IEEE Transactions on Speech and Audio Processing | 2001
Jeih-weih Hung; Jia-Lin Shen; Lin-Shan Lee
Parallel model combination (PMC) techniques have been very successful and popularly used in many applications to improve the performance of speech recognition systems under noisy environments. However, it is believed that some assumptions and approximations made in this approach, primarily in the domain transformation and parameter combination processes, are not necessarily accurate enough in certain practical situations, which may degrade the achievable performance of PMC. In this paper, the possible sources that cause the performance degradation in these processes are carefully analyzed and discussed. Three new approaches, including the truncated Gaussian approach and the split mixture approach for the domain transformation process and the estimated cross-term approach for parameter combination process, are proposed in this paper in order to handle these problems, minimize such degradation, and improve the accuracy of the PMC techniques. These proposed approaches were analyzed and discussed with two recognition tasks, one relatively simple, and the other more complicated and realistic. Both sets of experiments showed that these proposed approaches are able to provide significant improvements over the original PMC method, especially when the SNR condition is worse.
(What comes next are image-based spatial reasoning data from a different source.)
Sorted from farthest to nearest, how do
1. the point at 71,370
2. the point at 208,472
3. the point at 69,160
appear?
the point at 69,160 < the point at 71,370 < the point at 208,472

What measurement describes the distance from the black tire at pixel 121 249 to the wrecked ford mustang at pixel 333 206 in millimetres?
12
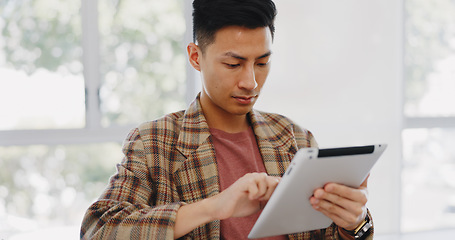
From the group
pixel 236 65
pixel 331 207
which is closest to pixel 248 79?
pixel 236 65

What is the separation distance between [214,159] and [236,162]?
78 millimetres

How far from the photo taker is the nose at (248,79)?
1.15 metres

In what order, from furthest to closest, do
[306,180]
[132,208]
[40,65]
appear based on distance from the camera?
[40,65], [132,208], [306,180]

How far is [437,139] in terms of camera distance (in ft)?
11.0

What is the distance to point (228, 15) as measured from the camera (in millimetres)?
1151

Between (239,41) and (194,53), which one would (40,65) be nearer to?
(194,53)

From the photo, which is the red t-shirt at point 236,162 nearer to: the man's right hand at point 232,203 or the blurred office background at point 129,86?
the man's right hand at point 232,203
international conference on acoustics speech and signal processing | 1998
Jeih-weih Hung; Jia-Lin Shen; Lin-Shan Lee
The parallel model combination (PMC) technique has been shown to achieve very good performance for speech recognition under noisy conditions. In this approach, the speech signal and the noise are assumed uncorrelated during modeling. A new correlated PMC is proposed by properly estimating and modeling the nonzero correlation between the speech signal and the noise. Preliminary experimental results show that this correlated PMC can provide significant improvements over the original PMC in terms of both the model differences and the recognition accuracies. Error rate reduction on the order of 14% can be achieved.
IEEE Transactions on Speech and Audio Processing | 1998
Ren-Yuan Lyu; I-Chung Hong; Jia-Lin Shen; Ming-Yu Lee; Lin-Shan Lee
A segmental probability model (SPM) is proposed for fast and accurate recognition of the highly confusing isolated Mandarin base-syllables by deleting the state transition probabilities of continuous density hidden Markov models (CHMM), abandoning the dynamic programming process, letting the states equally segment the base-syllables deterministically, and using several special approaches to improve the accuracy and speed. This is achieved by considering the special characteristics of the target vocabulary.
international conference on acoustics speech and signal processing | 1996
Jia-Lin Shen; Lin-Shan Lee
This paper presents a fast and accurate recognition of continuous Mandarin speech with very large vocabulary using an improved segmental probability model (SPM) approach. In order to extensively utilize the acoustic and linguistic knowledge to further improve the recognition performance, a few special techniques are thus developed. Preliminary simulation results show that the final achievable rate for the base syllable recognition with the improved segmental probability modeling is as high as 91.62%, which indicates a 18.48% error rate reduction and more than 3 times faster than the well-studied sub-syllable-based CHMM. Also, a tone recognizer and a word-based Chinese language model are included and the achieved recognition accuracy for the final decoded Chinese characters is 92.10%.